Data Quality at the Core of PredictHQ
PredictHQ prioritizes data quality in its data pipeline to deliver verified, forecast-grade data to its users. Unlike raw event APIs that are secondary products for ticketing sites, PredictHQ focuses on ensuring the accuracy and reliability of its data. With over 1,000 machine learning models in place, the platform guarantees high-quality data, eliminating the need for users to worry about data accuracy.
The Data Aggregation Process
PredictHQ aggregates events from a wide range of public and proprietary data sources, ensuring depth and diversity in its data pool. By sourcing events from multiple APIs and deleting up to 45% of inaccurate or spam events, PredictHQ provides trustworthy and enriched event information. This comprehensive aggregation process enhances the quality of forecast models and helps in decision-making for businesses.
Standardizing Data for Consistency
Global coverage of millions of events demands standardization, which PredictHQ accomplishes by ensuring that every event conforms to the same format. With 18+ event categories all standardized, models can quickly understand the combined impact of various events. This standardization simplifies data processing and analysis, enabling efficient utilization of event data for forecasting and planning purposes.

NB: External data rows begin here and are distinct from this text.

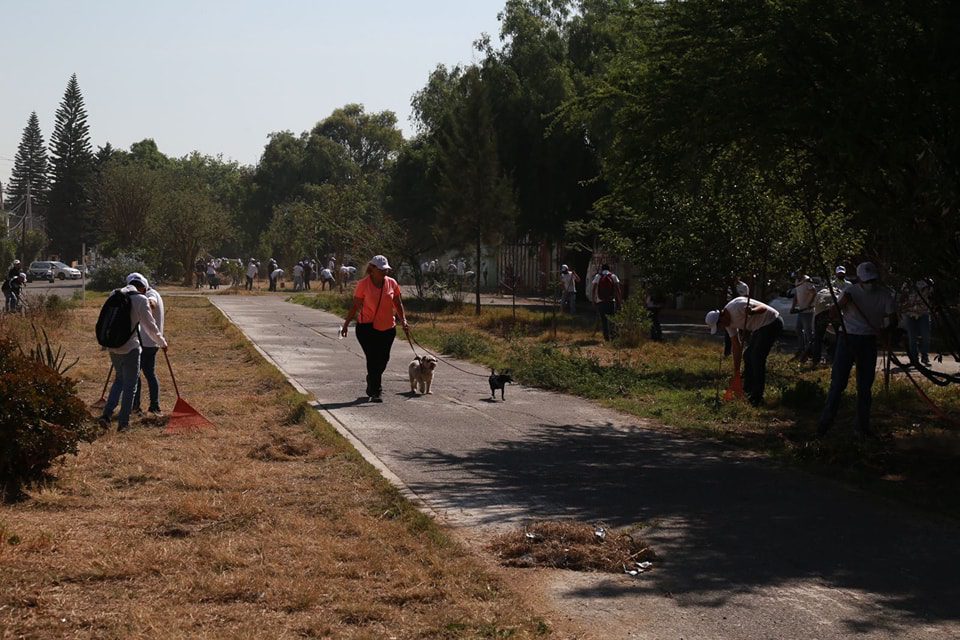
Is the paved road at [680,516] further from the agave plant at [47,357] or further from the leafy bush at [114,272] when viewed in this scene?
the leafy bush at [114,272]

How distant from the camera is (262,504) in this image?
8477 mm

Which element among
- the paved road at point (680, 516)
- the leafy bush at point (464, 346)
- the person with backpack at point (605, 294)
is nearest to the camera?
the paved road at point (680, 516)

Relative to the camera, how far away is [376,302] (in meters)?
15.2

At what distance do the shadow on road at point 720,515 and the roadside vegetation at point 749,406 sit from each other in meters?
0.60

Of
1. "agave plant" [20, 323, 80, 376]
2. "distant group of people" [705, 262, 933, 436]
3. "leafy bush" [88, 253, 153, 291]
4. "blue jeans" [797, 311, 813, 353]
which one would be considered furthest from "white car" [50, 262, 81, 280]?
"agave plant" [20, 323, 80, 376]

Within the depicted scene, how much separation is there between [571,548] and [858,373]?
17.8 feet

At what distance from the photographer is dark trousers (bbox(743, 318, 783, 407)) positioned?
1491cm

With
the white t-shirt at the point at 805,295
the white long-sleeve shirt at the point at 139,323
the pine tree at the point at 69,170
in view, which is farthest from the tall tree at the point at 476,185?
the pine tree at the point at 69,170

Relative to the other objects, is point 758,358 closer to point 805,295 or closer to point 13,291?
point 805,295

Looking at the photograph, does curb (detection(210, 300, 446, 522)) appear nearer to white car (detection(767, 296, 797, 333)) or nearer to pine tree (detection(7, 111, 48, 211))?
white car (detection(767, 296, 797, 333))

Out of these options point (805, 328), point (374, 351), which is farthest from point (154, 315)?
point (805, 328)

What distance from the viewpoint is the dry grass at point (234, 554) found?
5.77 meters

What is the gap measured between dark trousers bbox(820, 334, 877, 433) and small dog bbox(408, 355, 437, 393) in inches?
216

De-Duping for Accurate Insights
Detecting and removing duplicate events is crucial to prevent distorted forecasting and inaccurate models. PredictHQ employs a sophisticated system to automatically identify and eliminate duplicate events, consolidating and verifying them into a single reliable listing. By eliminating duplicate entries, the platform ensures that forecasting models are based on accurate, non-repetitive event data.
Filtering to Remove Irrelevant Data
To maintain the integrity of its data, PredictHQ filters out spam events and irrelevant data that may skew forecasting results. By ingesting over 500,000 new event records monthly and quickly identifying and removing spam events and duplicates, PredictHQ guarantees that users access only high-quality, impactful event information. This filtering process enhances the accuracy and reliability of forecasting models.
Driving Event Data Quality with QSPD
PredictHQ's rigorous verification and enrichment processes, powered by the Quality, Standardization, Processing, and Deduplication (QSPD) framework, ensure that event data meets the highest quality standards. By leveraging a knowledge graph and entity system, the platform validates details and adds intelligence layers to each event, enhancing the overall accuracy and value of the data provided to users.